Moneybox

On the Deficit, Obama Starts With a High Bid in His 2013 Budget Proposal

Office of Management and Budget Deputy Director for Management Jeff Zients
Office of Management and Budget Deputy Director for Management Jeff Zients

Photo by MANDEL NGAN/AFP/Getty Images.

As substantive public policy, the Fiscal Year 2013 budget proposal the White House will unveil today is a completely meaningless nonstarter. But as a move in the never-ending Washington chess game it counts for something. In particular, based on the previews that have been offered, the proposal seems like a major step backward for the administration’s traditional strategy of entering negotiations with a low bid in the hopes that this will brand them as “reasonable.” The key point here is the way the proposal treats spending cuts that have already been agreed to by Congress and the administration.

To understand why this matters, we must return to the Great Debt Ceiling Charade of 2011. For somewhat obscure reasons, both the Obama administration and the congressional GOP leadership decided that the must-pass debt ceiling bill of 2011 was a good vehicle in which to undertake long-term budget reform. The administration, as the reasonable party, wanted to agree to a deal that was mostly spending cuts but also included some revenues. Republicans’ stated position heading into the 2000, 2002, 2004, 2006, 2008, and 2010 elections was that the correct ratio involved zero hikes. For several months, everyone then pretended not to know that the GOP would insist on zero and we had a lot of debates about the correct ratio. Then in the end it turned out that the GOP would insist on zero, so the administration agreed to an all-cuts package, substituting reduced defense spending for higher taxes as the concession made by Republicans. The important thing moving forward is that in this budget proposal, Obama says we should look at those already agreed to cuts as counting toward the ratio of cuts to taxes in his deficit proposal.
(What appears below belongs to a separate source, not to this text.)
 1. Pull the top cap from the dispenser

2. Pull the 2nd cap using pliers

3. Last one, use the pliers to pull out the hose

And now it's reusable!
In other words, his long-standing tax proposals aren’t balanced out by gigantic new proposals for cutting spending. He’s saying that on a forward-looking basis the ratio of revenue increases to spending cuts can be pretty high since many spending cuts have already been agreed to.

This is, obviously, not a serious effort to get the GOP to sign on to a compromise. It’s a recognition that efforts to get the GOP to sign on to a compromise have failed. The 2012 elections, rather than a congressional debate, will settle the fate of the Bush tax cuts. President Romney or President Santorum will extend them, and then try to add on new tax cuts. A re-elected President Obama will partially rescind them. Congress isn’t going to decide anything this year.

Correction, 10:08 a.m.: The initial version of this article contained a typo that mis-described the Republicans’ stated position as favoring “zero tax cuts.”